Nearly half of respondents (49%) said edge computing, 5G networking, Internet of Things (IoT), artificial intelligence (AI) and machine learning (AI/ML), augmented and virtual reality (AR/VR), and blockchain platforms would play a significant role in their efforts to harness data. On average, however, only 42%, said they feel they have high levels of understanding of all six emerging technologies. Across industries, IoT has the most current users (28%)

In terms of geographic regions, 90% of business leaders from China expect the value of data to grow, with 83% of Chinese organizations either prepared or are preparing, for rapid data growth compared to 47% across all other regions. U.S. leaders are the second most confident in their ability to prepare for rapid data growth, with 59% indicating that they are at least somewhat confident.

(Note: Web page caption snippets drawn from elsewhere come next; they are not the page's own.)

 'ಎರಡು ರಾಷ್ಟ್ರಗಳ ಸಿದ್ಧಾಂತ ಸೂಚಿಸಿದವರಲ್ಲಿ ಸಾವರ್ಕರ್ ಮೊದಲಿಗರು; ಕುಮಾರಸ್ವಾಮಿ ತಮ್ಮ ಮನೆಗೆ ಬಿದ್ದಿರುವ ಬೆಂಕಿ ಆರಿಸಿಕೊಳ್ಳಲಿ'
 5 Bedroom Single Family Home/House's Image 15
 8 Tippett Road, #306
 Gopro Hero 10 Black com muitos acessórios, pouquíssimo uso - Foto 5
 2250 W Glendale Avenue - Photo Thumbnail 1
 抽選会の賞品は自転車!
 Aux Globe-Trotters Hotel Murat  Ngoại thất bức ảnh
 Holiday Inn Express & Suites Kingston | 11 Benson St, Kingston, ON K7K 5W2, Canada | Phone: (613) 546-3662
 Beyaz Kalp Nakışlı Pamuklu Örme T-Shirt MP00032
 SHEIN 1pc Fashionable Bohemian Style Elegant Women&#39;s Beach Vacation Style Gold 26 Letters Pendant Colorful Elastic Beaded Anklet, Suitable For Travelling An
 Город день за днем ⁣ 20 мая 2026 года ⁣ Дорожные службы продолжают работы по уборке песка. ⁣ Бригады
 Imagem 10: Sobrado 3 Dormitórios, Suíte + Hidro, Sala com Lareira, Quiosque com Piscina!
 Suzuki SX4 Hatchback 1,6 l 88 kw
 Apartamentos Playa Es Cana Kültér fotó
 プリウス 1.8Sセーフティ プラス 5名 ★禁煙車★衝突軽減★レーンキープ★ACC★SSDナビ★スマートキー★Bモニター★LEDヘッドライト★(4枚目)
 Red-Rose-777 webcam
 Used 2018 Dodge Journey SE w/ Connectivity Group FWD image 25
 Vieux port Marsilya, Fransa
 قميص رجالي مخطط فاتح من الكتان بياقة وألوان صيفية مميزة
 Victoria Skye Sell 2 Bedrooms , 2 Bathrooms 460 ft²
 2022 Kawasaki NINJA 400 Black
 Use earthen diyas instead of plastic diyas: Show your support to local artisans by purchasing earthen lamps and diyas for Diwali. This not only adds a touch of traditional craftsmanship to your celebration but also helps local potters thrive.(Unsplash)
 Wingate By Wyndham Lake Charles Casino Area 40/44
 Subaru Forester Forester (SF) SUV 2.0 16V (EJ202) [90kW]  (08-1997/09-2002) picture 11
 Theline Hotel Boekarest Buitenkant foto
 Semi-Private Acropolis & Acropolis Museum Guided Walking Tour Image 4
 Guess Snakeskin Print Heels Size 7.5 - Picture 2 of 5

While the economic downturn has clearly had an impact on IT spending patterns it turns out the COVID-19 pandemic is driving is accelerating investments in digital business initiatives that forces organizations to modernize the way they manage data, says Mike Saliter, vice president of industries and specialization for Splunk.

“COVID-19 has actually been a stimulus,” says Saliter.

The biggest challenge organizations face today is turning all that data into actionable business intelligence that can be acted upon in real-time. That requires IT teams to master a wide range of emerging technologies ranging from frameworks to processing streaming data to edge computing platform capable of running analytics on data collected locally. While there is still value in running analytics in batch mode on backend systems, end-users increasingly expect applications to surface insights in real-time. That requires IT teams to deploy compute processing power as close to the point where data is now being both collected and consumed.

Of course, if organizations lack the means to collect, store, and organize relevant data in the first place no amount of investment in analytic applications is likely to have much of an impact. In fact, too little of the wrong kind of data that gets acted upon can from a business perspective easily wind up being the proverbial cure that is worse than the disease.